=== Task ===
Send back the entries below exactly as they appear.

=== Provided records ===

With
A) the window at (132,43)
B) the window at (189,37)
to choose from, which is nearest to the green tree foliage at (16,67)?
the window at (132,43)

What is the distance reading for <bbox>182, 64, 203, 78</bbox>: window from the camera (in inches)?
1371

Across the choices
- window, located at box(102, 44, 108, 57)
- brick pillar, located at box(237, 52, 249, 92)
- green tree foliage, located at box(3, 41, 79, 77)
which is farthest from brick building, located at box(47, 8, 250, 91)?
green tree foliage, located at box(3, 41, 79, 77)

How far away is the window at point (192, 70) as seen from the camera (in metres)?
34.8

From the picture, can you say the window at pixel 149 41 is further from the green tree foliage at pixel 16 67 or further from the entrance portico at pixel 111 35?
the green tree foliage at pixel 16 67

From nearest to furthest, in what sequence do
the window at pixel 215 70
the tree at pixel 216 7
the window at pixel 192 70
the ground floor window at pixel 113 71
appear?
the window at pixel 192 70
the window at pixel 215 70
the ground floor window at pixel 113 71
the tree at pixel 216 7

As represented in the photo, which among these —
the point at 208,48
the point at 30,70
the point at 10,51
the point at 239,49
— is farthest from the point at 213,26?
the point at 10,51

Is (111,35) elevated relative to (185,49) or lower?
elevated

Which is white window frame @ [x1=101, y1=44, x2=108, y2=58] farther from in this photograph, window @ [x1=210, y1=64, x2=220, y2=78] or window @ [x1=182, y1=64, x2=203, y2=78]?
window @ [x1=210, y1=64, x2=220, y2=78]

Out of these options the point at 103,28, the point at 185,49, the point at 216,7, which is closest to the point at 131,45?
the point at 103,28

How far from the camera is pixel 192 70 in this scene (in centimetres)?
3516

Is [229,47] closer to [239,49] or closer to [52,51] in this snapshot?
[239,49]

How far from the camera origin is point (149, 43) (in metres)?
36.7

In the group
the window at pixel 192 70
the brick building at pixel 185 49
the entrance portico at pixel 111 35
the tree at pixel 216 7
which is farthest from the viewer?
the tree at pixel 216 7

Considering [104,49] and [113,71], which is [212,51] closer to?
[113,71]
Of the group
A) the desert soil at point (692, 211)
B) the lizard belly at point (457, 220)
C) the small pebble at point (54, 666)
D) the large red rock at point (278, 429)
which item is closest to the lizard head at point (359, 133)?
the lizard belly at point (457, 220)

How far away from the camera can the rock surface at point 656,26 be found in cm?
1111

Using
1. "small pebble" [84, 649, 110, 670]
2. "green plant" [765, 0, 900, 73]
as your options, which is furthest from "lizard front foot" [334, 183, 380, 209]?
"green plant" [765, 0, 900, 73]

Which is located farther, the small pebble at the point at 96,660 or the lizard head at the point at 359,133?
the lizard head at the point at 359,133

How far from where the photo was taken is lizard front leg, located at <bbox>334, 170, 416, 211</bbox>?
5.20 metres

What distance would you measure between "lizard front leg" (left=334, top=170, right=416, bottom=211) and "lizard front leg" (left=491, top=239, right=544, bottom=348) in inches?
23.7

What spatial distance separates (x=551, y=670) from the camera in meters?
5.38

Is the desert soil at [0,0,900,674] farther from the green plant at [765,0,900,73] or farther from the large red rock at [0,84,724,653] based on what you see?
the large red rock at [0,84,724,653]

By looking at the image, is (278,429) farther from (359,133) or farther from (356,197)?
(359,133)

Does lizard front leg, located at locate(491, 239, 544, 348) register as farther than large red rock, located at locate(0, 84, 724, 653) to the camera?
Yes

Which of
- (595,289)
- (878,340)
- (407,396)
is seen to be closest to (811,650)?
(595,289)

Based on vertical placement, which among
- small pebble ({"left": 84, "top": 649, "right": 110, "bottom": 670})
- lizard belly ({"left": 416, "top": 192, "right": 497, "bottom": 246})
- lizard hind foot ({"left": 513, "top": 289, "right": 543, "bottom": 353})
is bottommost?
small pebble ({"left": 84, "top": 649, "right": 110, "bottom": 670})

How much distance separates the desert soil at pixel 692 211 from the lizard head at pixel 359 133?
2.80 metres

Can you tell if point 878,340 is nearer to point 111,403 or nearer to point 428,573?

=== Task solution ===
With
A) the window at (132,43)
B) the window at (189,37)
to choose from, which is nearest to the green tree foliage at (16,67)?
the window at (132,43)

What is the distance reading for <bbox>182, 64, 203, 78</bbox>: window from the camera (in inches)?
1371

Across the choices
- window, located at box(102, 44, 108, 57)
- brick pillar, located at box(237, 52, 249, 92)
- green tree foliage, located at box(3, 41, 79, 77)
which is farthest from brick building, located at box(47, 8, 250, 91)?
green tree foliage, located at box(3, 41, 79, 77)

How far away is the window at point (192, 70) as seen from the camera (in metres)?
34.8

From the picture, can you say the window at pixel 149 41 is further from the green tree foliage at pixel 16 67 or further from the entrance portico at pixel 111 35?
the green tree foliage at pixel 16 67

From nearest to furthest, in what sequence do
the window at pixel 215 70
the tree at pixel 216 7
the window at pixel 192 70
the ground floor window at pixel 113 71
appear?
the window at pixel 192 70
the window at pixel 215 70
the ground floor window at pixel 113 71
the tree at pixel 216 7

As represented in the photo, which among these —
the point at 208,48
the point at 30,70
the point at 10,51
the point at 239,49
— is farthest from the point at 213,26?
the point at 10,51

Is (111,35) elevated relative to (185,49) or lower?
elevated

Which is white window frame @ [x1=101, y1=44, x2=108, y2=58] farther from in this photograph, window @ [x1=210, y1=64, x2=220, y2=78] or window @ [x1=182, y1=64, x2=203, y2=78]?
window @ [x1=210, y1=64, x2=220, y2=78]

Out of these options the point at 103,28, the point at 185,49, the point at 216,7, which is closest to the point at 131,45?
the point at 103,28

How far from the camera is pixel 192 70 in this scene (in centimetres)?
3516

Is [229,47] closer to [239,49] or closer to [52,51] in this snapshot?
[239,49]

How far from the camera origin is point (149, 43) (in metres)?
36.7

In the group
the window at pixel 192 70
the brick building at pixel 185 49
the entrance portico at pixel 111 35
the tree at pixel 216 7
which is farthest from the viewer?
the tree at pixel 216 7

Considering [104,49] and [113,71], which is [212,51] closer to?
[113,71]
Of the group
A) the desert soil at point (692, 211)
B) the lizard belly at point (457, 220)
C) the small pebble at point (54, 666)
D) the large red rock at point (278, 429)
which item is closest to the lizard head at point (359, 133)?
the lizard belly at point (457, 220)

How far away from the camera can the rock surface at point 656,26 be found in cm?
1111

Using
1. "small pebble" [84, 649, 110, 670]
2. "green plant" [765, 0, 900, 73]
as your options, which is furthest from "lizard front foot" [334, 183, 380, 209]?
"green plant" [765, 0, 900, 73]

Which is located farther, the small pebble at the point at 96,660 or the lizard head at the point at 359,133?
the lizard head at the point at 359,133

How far from where the photo was taken is lizard front leg, located at <bbox>334, 170, 416, 211</bbox>?
5.20 metres

What distance would you measure between "lizard front leg" (left=334, top=170, right=416, bottom=211) and "lizard front leg" (left=491, top=239, right=544, bottom=348) in inches?
23.7

What spatial distance separates (x=551, y=670) from the camera in meters?
5.38

Is the desert soil at [0,0,900,674] farther from the green plant at [765,0,900,73] or farther from the large red rock at [0,84,724,653] based on what you see?
the large red rock at [0,84,724,653]

By looking at the image, is (278,429) farther from (359,133) or farther from (356,197)?
(359,133)

Does lizard front leg, located at locate(491, 239, 544, 348) register as farther than large red rock, located at locate(0, 84, 724, 653) to the camera?
Yes

Which of
- (595,289)
- (878,340)
- (407,396)
is seen to be closest to (811,650)?
(595,289)

Based on vertical placement, which among
- small pebble ({"left": 84, "top": 649, "right": 110, "bottom": 670})
- lizard belly ({"left": 416, "top": 192, "right": 497, "bottom": 246})
- lizard hind foot ({"left": 513, "top": 289, "right": 543, "bottom": 353})
is bottommost?
small pebble ({"left": 84, "top": 649, "right": 110, "bottom": 670})

How much distance separates the desert soil at pixel 692 211 from the lizard head at pixel 359 133?
2.80 metres

Can you tell if point 878,340 is nearer to point 111,403 or nearer to point 428,573?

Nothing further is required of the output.